● Texto de apoio
┄┄┄┄┄┄┄┄┄┄┄┄┄┄┄┄┄┄┄┄

Depois de um tempo de convivência, os alunos passaram a confiar em mim. Sem isso, não haveria efeito algum nas palavras ditas ou nos trabalhos feitos. É preciso que saibam que se quer o bem deles, que se quer ajudar. Quando isso é percebido, escutam o que é dito, inclusive bronca. E, principalmente, respeitam. Por isso, quando me perguntam se tenho medo de entrar em uma sala com 40 a 50 homens que já cometeram crimes (aqueles selecionados pela Administração Penitenciária), lembro da relação de confiança e respeito contruída com esses.

Grande parte das pessoas na sociedade não entende o que faço. Outra parte, repuldia. Talvez, tenha várias razões, como: "não resolverá, esse tipo de gente não muda"; "é perigoso se expor assim"; "fazer isso tudo sabendo que praticaram coisas erradas, e se tiverem matado alguém?"; "eles são maus". Ou, talvez seja uma apenas: por não enxergar o valor que se deve reconhecer na natureza humana. Acho que acabei por desabafar novamente.

Vamos às respostas que me despertaram:

Quanto tempo está preso?
"388 dias, 16 horas e 30 minutos (são 2 horas). 06/06/2011" (D.V.)
"Dessa vez, estou com 4 meses preso, mas somando o que já passei, dá 2 anos e 9 meses, congelado no tempo." (J.F.B.)
"1 mês e 7 dias. Para alguns parece pouco, mas pra mim parece uma eternidade junto com o tormento, a solidão e as saudades." (T.S.S.)

O que você faria se não estivesse preso?
"Estaria cuidando da minha família e evitaria a morte do meu pai." (E.S.B.)
"Exatamente o oposto do que fiz antes." (J.F.B.)

┄┄┄┄┄┄┄┄┄┄┄┄┄┄┄┄┄┄┄┄

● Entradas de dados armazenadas
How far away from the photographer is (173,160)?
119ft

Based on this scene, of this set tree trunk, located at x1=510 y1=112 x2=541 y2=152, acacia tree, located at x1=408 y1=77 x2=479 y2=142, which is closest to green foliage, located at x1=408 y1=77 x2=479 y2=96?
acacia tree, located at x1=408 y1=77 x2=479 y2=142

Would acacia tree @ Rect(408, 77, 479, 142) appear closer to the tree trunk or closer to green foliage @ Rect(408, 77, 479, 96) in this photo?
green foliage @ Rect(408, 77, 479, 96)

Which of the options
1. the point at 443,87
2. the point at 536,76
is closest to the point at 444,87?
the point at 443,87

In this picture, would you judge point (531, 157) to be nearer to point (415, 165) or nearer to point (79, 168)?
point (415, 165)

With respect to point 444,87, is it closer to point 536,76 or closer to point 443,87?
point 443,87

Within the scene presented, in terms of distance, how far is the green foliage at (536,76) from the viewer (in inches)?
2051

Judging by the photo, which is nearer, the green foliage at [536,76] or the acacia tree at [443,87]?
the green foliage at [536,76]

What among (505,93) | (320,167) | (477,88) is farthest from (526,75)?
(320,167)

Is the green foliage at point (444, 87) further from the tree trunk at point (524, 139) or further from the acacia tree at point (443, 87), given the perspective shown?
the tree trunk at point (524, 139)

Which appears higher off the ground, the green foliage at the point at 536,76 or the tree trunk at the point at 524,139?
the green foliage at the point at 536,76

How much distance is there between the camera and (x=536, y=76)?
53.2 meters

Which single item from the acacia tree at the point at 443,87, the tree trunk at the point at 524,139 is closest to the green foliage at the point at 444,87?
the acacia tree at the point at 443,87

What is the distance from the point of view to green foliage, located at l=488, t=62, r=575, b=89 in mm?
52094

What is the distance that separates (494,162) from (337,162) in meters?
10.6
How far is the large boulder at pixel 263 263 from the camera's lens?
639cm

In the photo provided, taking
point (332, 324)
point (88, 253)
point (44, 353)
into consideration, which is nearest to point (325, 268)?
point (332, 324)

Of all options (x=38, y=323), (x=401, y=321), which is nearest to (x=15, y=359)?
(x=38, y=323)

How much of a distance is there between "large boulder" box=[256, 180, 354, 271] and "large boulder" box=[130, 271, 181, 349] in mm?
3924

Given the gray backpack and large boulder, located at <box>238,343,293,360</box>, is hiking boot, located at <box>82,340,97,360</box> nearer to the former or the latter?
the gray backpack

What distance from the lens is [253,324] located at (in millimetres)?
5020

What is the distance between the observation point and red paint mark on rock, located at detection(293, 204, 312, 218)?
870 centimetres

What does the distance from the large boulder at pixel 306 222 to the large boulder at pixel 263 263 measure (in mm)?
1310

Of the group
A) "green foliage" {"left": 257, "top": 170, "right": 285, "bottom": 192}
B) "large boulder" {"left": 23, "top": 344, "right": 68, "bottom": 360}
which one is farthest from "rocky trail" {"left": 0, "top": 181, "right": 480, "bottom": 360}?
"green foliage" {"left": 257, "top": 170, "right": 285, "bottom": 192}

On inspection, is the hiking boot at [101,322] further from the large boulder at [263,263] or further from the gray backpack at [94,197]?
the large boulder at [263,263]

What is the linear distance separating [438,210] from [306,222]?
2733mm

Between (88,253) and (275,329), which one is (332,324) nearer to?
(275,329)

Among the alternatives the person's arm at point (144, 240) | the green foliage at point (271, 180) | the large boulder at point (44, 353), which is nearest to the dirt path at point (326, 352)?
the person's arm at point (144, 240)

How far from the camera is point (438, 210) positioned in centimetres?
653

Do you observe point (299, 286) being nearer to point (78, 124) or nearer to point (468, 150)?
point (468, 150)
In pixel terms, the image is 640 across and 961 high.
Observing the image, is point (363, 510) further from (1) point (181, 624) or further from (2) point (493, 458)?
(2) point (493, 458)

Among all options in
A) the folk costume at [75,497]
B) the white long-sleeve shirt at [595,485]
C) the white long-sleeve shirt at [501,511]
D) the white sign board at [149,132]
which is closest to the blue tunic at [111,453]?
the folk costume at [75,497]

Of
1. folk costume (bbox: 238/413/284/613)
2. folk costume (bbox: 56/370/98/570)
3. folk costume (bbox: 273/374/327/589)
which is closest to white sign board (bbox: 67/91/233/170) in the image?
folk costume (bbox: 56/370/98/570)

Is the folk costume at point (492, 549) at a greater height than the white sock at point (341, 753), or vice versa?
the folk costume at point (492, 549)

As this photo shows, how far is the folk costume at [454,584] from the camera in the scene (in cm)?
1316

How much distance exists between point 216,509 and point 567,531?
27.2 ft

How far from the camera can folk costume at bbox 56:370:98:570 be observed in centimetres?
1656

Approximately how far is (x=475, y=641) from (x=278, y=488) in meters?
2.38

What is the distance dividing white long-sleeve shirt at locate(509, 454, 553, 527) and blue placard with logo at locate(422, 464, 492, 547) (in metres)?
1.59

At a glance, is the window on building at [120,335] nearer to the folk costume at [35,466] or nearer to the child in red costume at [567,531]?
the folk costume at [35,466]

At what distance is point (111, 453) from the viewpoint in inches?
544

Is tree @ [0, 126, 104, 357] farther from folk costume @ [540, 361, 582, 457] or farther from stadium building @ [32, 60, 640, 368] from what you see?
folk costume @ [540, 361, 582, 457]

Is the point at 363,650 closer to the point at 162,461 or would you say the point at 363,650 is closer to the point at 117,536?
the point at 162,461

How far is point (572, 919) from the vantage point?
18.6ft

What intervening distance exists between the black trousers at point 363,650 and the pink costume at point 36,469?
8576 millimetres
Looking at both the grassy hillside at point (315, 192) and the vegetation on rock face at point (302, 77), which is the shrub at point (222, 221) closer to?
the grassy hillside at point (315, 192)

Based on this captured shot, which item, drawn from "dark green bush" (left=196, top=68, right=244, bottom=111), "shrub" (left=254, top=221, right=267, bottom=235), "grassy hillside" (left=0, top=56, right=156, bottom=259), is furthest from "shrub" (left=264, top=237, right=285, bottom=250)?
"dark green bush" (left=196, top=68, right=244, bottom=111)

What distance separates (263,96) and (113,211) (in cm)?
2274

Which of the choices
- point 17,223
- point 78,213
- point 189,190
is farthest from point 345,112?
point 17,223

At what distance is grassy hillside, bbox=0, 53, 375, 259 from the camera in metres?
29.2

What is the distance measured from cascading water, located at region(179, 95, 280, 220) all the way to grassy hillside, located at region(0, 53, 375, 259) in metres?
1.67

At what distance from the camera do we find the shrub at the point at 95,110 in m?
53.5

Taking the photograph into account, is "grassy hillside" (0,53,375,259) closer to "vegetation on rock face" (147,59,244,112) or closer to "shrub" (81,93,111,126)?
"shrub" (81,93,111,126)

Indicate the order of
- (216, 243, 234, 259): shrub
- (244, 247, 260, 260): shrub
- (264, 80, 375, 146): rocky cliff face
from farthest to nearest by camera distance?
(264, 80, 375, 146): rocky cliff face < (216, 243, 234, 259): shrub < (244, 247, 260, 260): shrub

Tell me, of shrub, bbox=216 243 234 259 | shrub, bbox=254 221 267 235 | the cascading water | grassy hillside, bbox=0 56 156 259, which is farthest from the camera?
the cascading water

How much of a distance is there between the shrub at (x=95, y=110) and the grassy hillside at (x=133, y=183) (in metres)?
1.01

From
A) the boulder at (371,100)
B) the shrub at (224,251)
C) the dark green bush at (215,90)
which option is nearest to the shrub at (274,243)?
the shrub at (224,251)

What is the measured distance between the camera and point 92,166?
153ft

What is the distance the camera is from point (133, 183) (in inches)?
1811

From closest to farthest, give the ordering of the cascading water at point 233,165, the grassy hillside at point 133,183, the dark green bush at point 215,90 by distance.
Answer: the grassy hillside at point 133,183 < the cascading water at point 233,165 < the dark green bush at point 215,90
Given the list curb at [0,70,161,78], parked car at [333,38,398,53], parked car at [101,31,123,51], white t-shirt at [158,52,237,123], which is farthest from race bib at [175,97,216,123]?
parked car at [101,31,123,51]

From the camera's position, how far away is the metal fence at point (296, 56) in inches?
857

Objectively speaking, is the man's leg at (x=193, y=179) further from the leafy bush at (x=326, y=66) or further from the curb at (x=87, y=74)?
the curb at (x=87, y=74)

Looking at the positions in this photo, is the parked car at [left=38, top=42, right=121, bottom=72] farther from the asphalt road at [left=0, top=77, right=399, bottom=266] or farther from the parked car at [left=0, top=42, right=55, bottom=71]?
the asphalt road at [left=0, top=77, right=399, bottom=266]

┄┄┄┄┄┄┄┄┄┄┄┄┄┄┄┄┄┄┄┄

● Tarefas propostas
1. Transcreva do texto de apoio tudo desde "Quanto tempo está" até "não estivesse preso?", substituindo "preso" por "detido".
2. Responda, com base no texto de apoio:
(a) Quantos homens há na sala mencionada no primeiro parágrafo?
(b) Segundo D.V., há quanto tempo ele está preso?
(c) O que E.S.B. afirma que evitaria se não estivesse preso?
Os registros não guardam relação alguma com o texto de apoio.

● Respostas do exercício
1.
Quanto tempo está detido?
"388 dias, 16 horas e 30 minutos (são 2 horas). 06/06/2011" (D.V.)
"Dessa vez, estou com 4 meses detido, mas somando o que já passei, dá 2 anos e 9 meses, congelado no tempo." (J.F.B.)
"1 mês e 7 dias. Para alguns parece pouco, mas pra mim parece uma eternidade junto com o tormento, a solidão e as saudades." (T.S.S.)

O que você faria se não estivesse detido?

2.
(a) De 40 a 50 homens.
(b) Há 388 dias, 16 horas e 30 minutos.
(c) A morte do pai.